“It was like this,” he began softly, “only I was standing instead of sitting, looking over to that door as you and I do now. Hyman moved to and fro in the faint glow of the gas logs against the far wall, playing that ‘crepuscular’ thing in his most inspired sort of way, so that the music seemed to issue from himself rather than from the shining bit of wood under his chin, when—I noticed something coming over me that was”—he hesitated, searching for words—“that wasn’t all due to the music,” he finished abruptly.

“His personality put a bit of hypnotism on you, eh?”

William shrugged his shoulders.

“The air was thickish with fog and the light was dim, cast upwards upon him from the stove,” he continued. “I admit all that. But there wasn’t light enough to throw shadows, you see, and——”

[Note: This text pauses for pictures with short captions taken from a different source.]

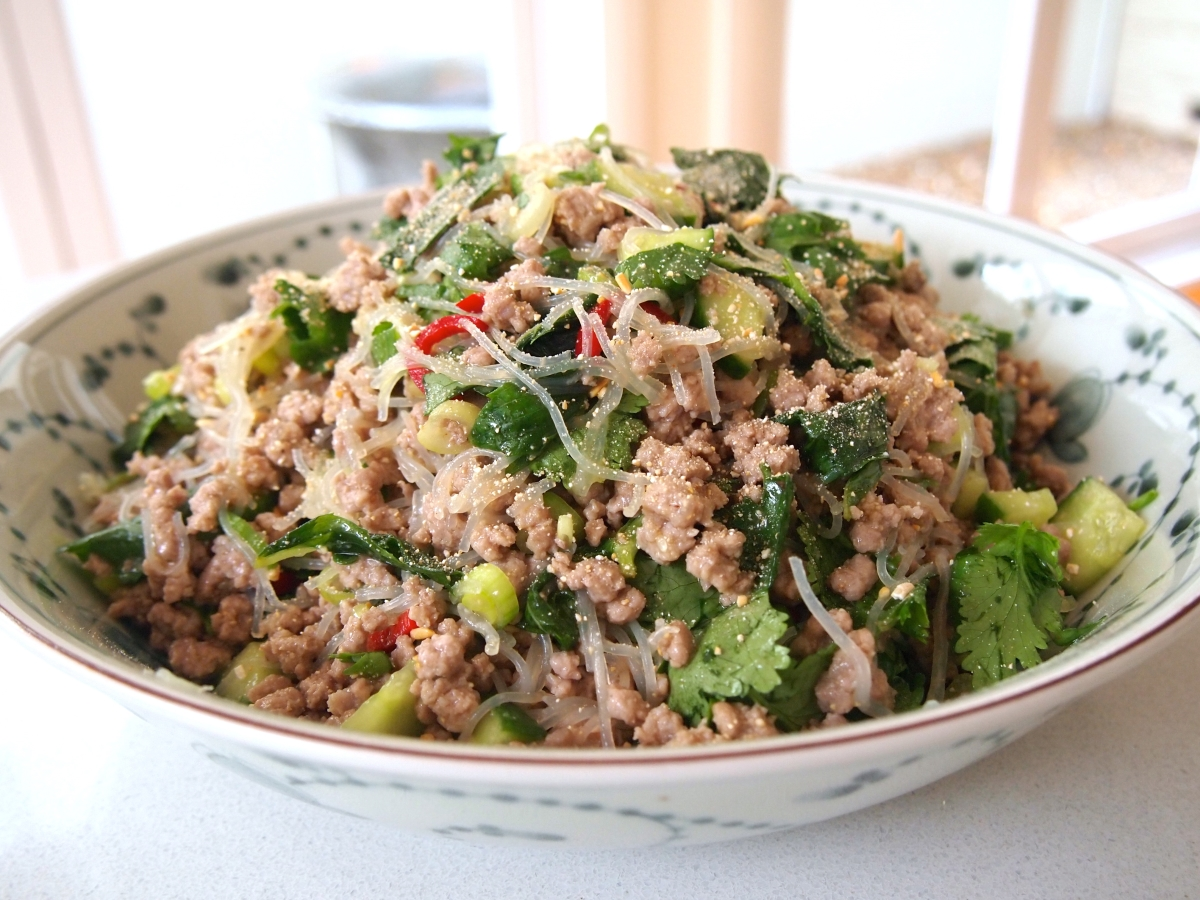 Larb - Laotian Chicken Mince : Recipe | WikiRote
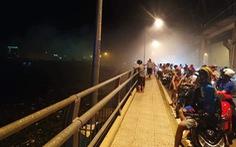 Tàu cao tốc chở khách Superdong bốc cháy khi đang neo đậu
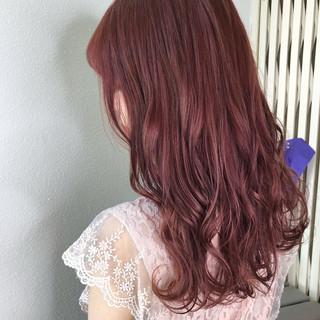 ピンクベージュ ラベンダーピンク ベリーピンク セミロング ヘアスタイルや髪型の写真・画像
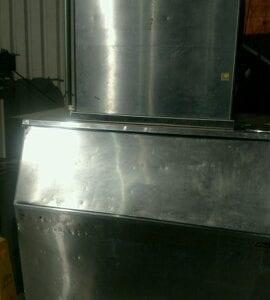 Used Manitowac 1000-Pound Ice Machine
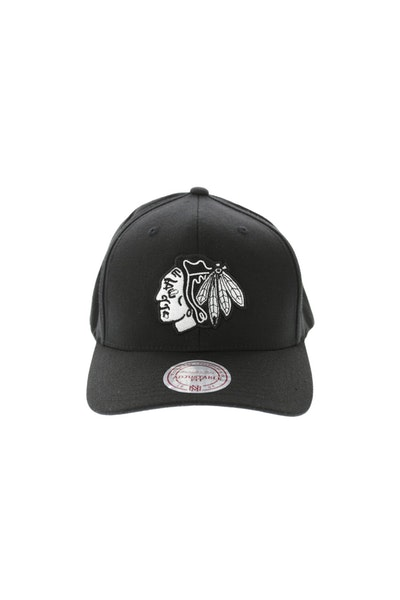 Mitchell & Ness Blackhawks Flex 110 Snapback Black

“Hyman looked queer?” the other helped him quickly.

Billy nodded his head without turning.

“Changed there before my very eyes”—he whispered it—“turned animal——”

“Animal?” John felt his hair rising.

“That’s the only way I can put it. His face and hands and body turned otherwise than usual. I lost the sound of his feet. When the bow-hand or the fingers on the strings passed into the light, they were”—he uttered a soft, shuddering little laugh—“furry, oddly divided, the fingers massed together. And he paced stealthily. I thought every instant the fiddle would drop with a crash and he would spring at me across the room.”

“My dear chap——”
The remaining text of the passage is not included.